Au commencement étaient les écrivains

L'acquisition d'un bien selon les principes du droit suppose un transfert de propriété. Les pratiques sociales depuis le troc jusqu'à l'institution du commerce n'arrêtent pas de montrer le caractère aliénable des objets qu'un individu peut posséder. Ainsi, toute personne en vendant une chose qu'elle détenait, par cet acte, n'en est plus le propriétaire. Cependant, il est des biens qui, en passant d'un possesseur à un autre, ne cesse d'appartenir au patrimoine du premier propriétaire. Paradoxe diriez-vous? Certes, mais dans le domaine de la création les droits d'un acquéreur ne portent que sur l'élément matériel, dit la doctrine. Ces biens d'un autre ordre, issus d'un ensemble de valeurs immatérielles que l'on nomme droits, naissent dès la création d'une œuvre.

Du temps où un être humain ne pouvait pas vivre d'un livre qu'il avait fait ou d'une chanson qu'il avait composée, la mise en circulation d'une œuvre ne représentait pas un danger grave pour un auteur. D'ailleurs le caractère anonyme de la grande majorité des créations au Moyen-âge invite à comprendre que les créateurs ne revendiquaient pas le titre d'auteur. C'est peut-être ce qui explique la liberté qu'avaient les copistes, les troubadours d'enlever, d'ajouter, bref de modifier les œuvres qu'ils recopiaient, récitaient ou interprétaient.

L'invention de l'imprimerie en mécanisant les moyens de reproduction des écrits a permis de fabriquer dans un temps très court un nombre incalculable d'exemplaires. Cette possibilité de multiplier les livres de manière vertigineuse relevait de la compétence des imprimeurs. Il arrivait que plusieurs d'entre eux exerçant leurs activités professionnelles dans des villes ou des régions différentes imprimèrent le même ouvrage. Ainsi, un même titre pouvait se trouver, dans la même période, en plusieurs endroits à la fois. Cette nouvelle réalité de la vie des livres ne laissa pas indifférents les auteurs.
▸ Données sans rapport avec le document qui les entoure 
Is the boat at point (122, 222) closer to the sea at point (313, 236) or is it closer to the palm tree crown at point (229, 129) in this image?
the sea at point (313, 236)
En exigeant qu'on mentionne leur nom sur chacune de leurs créations, les écrivains avaient mis fin au règne des œuvres anonymes. Si l'on reconnaissait le titre d'auteur à celui qui écrit le premier un manuscrit, les avantages de sa mise en commerce allaient aux imprimeurs. Cependant, si certains fabriquants de livres publiaient des textes que des auteurs leur ont vendus, d'autres se contentaient de les reproduire frauduleusement. En effet, la volatilité de la version originale due à la reproduction anarchique en inaugurant le piratage systématique cause un double dommage.: un manque à gagner pour celui qui a consenti d'importants débours pour faire un vrai travail éditorial, une dévalorisation de l'original dans le fouillis des multiples copies. Cette situation opposait les imprimeurs entre eux. La gravité des conflits d'intérêt avait permis de poser les problèmes du droit de la mise à disposition du public et de sa durée.

Pour mettre un terme à ces antagonismes, certains pays européens instituèrent le régime des privilèges. Le royaume de Venise1 fut le premier à en accorder en 1495, suivit de celui de la France en 15072 sous Louis XII. Solution temporaire puisque le problème de la reconduction des privilèges en ranimant les oppositions qui minaient les activités des professionnels de l'imprimerie, montraient les limites de ces mesures. En s'octroyant le droit d'accorder des privilèges, les têtes couronnées d'Europe étaient les bases d'une première réglementation ce qui est bien car le pillage généralisé annule la propriété. Cependant, déposséder un auteur du titre de propriétaire originaire sur sa création intellectuelle, c'est oublier qu'au-delà de l'objet matériel, le livre n'existe que par ce qui y est déposé pour être lu, en cela il est " investi d'esprit3 "et n'est point une simple forme comme un banc par exemple.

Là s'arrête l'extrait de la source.